**SELECTED PASSAGE**
▼

A police radio crackles, and Washington County social worker Hannah Driver listens in. If the call is for a person with a mental health crisis — about one-fifth of all 911 calls, studies show — Driver might hustle out the door with her partner, a detective with the Washington County Sheriff's Office, to go help.
The person on the other end of that call could be an addict struggling to shake free from their addiction, a person riding out a wave of extreme paranoia, or someone who's just lost their job and, along with it, their will to live.
"No person-in-crisis call is ever the same," said Driver, who started working with the Sheriff's Office last year.
This is the "co-response" model of social workers embedded in law enforcement, a growing strategy in Washington County and across Minnesota as reform-minded police departments answer calls for change — and explore new methods of handling mental health emergencies.
Driver, along with Sheriff's Office detective Matt O'Hara and Deputy Julia Weegman, is on track to make contact with about 500 people by the end of this year. She's one of three social workers embedded with law enforcement in Washington County; Angie Shackleton has been with the Woodbury Police Department for just over two years, and Nicholas Pilney joined the Stillwater Police Department in July.
The extra help has been welcomed by police chiefs and county sheriffs, in part because data shows that a small number of people struggling with mental health can account for an outsized demand on officers' time. A social worker can divert someone to therapy or to other services that may be more appropriate than sending them to jail and tying up the criminal justice system with people not facing charges.
It can be safer for the person in crisis if they feel less threatened when their call for help brings a social worker in civilian clothing, rather than a gun-toting officer in uniform. Some 23% of people killed by police nationwide since 2015 were mentally ill, according to a Washington Post database.
"Every department should have this," said Stillwater Police Chief Brian Mueller. "It's a great partnership."

▲

**SUPPLIED MATERIAL**
▼

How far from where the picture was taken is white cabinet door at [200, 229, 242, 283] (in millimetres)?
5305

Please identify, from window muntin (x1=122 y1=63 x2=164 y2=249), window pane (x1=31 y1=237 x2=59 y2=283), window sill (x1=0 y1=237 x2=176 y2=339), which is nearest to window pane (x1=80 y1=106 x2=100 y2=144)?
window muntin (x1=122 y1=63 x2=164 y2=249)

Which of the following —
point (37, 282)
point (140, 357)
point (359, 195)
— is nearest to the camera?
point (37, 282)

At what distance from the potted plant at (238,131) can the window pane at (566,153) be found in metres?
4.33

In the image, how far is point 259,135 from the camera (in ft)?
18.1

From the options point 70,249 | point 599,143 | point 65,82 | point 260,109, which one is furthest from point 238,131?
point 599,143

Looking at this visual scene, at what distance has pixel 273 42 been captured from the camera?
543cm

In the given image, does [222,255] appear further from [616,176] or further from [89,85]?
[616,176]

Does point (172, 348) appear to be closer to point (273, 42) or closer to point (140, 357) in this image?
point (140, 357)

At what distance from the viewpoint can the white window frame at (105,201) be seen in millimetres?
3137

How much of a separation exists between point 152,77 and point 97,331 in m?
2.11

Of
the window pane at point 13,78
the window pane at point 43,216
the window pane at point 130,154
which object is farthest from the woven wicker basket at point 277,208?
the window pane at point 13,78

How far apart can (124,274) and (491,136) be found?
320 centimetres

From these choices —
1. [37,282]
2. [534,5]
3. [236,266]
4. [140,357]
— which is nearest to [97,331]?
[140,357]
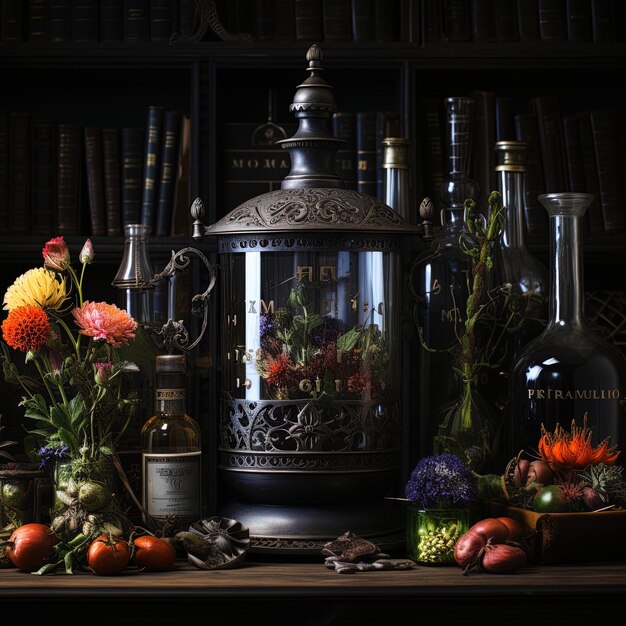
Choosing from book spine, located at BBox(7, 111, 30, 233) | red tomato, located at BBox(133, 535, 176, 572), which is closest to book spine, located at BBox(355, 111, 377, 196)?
book spine, located at BBox(7, 111, 30, 233)

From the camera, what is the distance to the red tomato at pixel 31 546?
151 centimetres

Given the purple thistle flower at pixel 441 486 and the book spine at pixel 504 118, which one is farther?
the book spine at pixel 504 118

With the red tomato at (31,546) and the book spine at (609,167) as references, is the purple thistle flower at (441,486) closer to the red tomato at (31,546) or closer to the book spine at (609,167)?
the red tomato at (31,546)

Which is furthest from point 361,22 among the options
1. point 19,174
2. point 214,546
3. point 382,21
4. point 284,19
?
point 214,546

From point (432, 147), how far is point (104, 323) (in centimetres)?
89

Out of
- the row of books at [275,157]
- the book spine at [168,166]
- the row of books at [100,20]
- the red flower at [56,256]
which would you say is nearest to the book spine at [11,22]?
the row of books at [100,20]

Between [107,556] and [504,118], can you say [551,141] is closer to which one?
[504,118]

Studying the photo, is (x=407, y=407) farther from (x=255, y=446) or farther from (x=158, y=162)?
(x=158, y=162)

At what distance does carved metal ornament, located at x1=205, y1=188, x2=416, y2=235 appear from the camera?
1629mm

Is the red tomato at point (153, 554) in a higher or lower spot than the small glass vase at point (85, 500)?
lower

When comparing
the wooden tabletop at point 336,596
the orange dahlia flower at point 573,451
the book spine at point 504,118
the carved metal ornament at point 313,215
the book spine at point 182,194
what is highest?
the book spine at point 504,118

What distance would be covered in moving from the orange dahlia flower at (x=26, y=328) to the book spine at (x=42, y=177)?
0.63m

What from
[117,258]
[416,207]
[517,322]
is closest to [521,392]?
[517,322]

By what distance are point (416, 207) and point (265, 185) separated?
304 mm
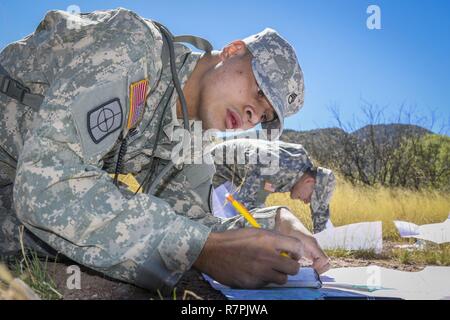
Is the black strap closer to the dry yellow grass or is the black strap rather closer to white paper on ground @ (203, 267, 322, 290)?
white paper on ground @ (203, 267, 322, 290)

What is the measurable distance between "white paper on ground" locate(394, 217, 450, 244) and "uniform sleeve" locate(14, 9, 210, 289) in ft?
9.10

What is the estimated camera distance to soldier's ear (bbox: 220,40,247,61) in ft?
7.47

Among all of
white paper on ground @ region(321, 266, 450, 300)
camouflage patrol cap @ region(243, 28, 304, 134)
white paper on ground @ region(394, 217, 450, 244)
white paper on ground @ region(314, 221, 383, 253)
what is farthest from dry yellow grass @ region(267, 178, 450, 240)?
camouflage patrol cap @ region(243, 28, 304, 134)

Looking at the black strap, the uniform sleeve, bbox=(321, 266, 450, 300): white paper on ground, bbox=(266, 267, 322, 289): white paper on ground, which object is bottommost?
bbox=(321, 266, 450, 300): white paper on ground

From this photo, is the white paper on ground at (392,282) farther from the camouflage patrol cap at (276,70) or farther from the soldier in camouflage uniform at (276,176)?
the soldier in camouflage uniform at (276,176)

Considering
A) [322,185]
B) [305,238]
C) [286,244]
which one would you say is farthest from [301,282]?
[322,185]

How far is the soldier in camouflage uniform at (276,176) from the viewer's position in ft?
14.3

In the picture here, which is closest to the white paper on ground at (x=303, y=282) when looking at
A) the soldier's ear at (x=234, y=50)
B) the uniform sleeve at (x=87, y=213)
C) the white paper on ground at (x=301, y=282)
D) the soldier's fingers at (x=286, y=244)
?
the white paper on ground at (x=301, y=282)

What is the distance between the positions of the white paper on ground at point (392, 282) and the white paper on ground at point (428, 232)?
1.06m

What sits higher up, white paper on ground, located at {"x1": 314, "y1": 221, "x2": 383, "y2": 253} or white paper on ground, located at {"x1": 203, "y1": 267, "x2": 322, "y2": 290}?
white paper on ground, located at {"x1": 203, "y1": 267, "x2": 322, "y2": 290}

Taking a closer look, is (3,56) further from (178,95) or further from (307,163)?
(307,163)

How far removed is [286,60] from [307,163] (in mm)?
2383

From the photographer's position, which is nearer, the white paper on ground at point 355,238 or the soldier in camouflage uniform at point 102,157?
the soldier in camouflage uniform at point 102,157

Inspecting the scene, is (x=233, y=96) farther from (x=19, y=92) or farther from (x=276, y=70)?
(x=19, y=92)
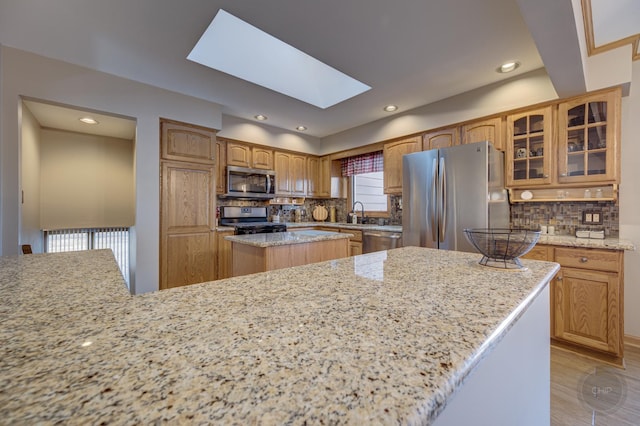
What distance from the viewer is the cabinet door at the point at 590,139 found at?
83.3 inches

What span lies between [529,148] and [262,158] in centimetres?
333

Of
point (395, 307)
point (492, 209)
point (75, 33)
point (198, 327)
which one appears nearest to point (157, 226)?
point (75, 33)

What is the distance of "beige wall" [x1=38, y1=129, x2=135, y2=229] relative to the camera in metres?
3.46

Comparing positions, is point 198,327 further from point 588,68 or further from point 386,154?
point 386,154

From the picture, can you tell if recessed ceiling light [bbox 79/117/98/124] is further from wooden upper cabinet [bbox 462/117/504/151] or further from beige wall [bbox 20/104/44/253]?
wooden upper cabinet [bbox 462/117/504/151]

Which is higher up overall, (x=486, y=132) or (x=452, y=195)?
(x=486, y=132)

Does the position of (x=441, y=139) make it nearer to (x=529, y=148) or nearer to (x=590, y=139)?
(x=529, y=148)

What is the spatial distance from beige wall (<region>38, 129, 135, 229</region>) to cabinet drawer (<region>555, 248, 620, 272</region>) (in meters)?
4.88

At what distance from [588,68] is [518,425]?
9.19 feet

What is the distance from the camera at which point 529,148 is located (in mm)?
2527

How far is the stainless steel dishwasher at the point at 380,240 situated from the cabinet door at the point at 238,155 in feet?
6.71

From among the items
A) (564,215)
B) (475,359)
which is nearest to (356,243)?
(564,215)

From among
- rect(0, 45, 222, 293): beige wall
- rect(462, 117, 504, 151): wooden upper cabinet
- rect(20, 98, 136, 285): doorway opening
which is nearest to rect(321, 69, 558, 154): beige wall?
rect(462, 117, 504, 151): wooden upper cabinet

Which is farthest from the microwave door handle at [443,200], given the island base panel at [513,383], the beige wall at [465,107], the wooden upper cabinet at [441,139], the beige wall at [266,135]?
the beige wall at [266,135]
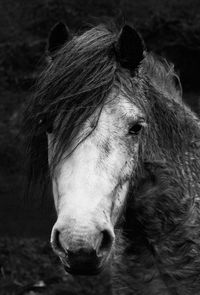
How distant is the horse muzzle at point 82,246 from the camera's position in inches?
105

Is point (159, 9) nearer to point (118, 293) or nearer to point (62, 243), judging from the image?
→ point (118, 293)

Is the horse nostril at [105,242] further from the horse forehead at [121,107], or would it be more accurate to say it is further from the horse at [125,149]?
the horse forehead at [121,107]

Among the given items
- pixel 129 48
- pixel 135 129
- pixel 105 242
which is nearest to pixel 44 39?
pixel 129 48

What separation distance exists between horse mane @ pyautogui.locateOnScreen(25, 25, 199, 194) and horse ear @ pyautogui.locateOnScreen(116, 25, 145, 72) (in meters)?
0.04

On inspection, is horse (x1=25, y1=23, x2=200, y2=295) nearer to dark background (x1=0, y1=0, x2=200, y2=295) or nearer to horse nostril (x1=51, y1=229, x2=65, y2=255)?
horse nostril (x1=51, y1=229, x2=65, y2=255)

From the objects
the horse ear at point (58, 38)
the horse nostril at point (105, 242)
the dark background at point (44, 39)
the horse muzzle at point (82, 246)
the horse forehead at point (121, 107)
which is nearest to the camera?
the horse muzzle at point (82, 246)

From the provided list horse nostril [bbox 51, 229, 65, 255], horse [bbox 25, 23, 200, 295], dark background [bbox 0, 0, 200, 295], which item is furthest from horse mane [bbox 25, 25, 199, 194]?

▲

**DIRECTIONS FOR THIS TASK**
Quote the passage on social workers embedded with police from "A police radio" to "will to live.".

**RESULT OF THE TASK**
A police radio crackles, and Washington County social worker Hannah Driver listens in. If the call is for a person with a mental health crisis — about one-fifth of all 911 calls, studies show — Driver might hustle out the door with her partner, a detective with the Washington County Sheriff's Office, to go help.
The person on the other end of that call could be an addict struggling to shake free from their addiction, a person riding out a wave of extreme paranoia, or someone who's just lost their job and, along with it, their will to live.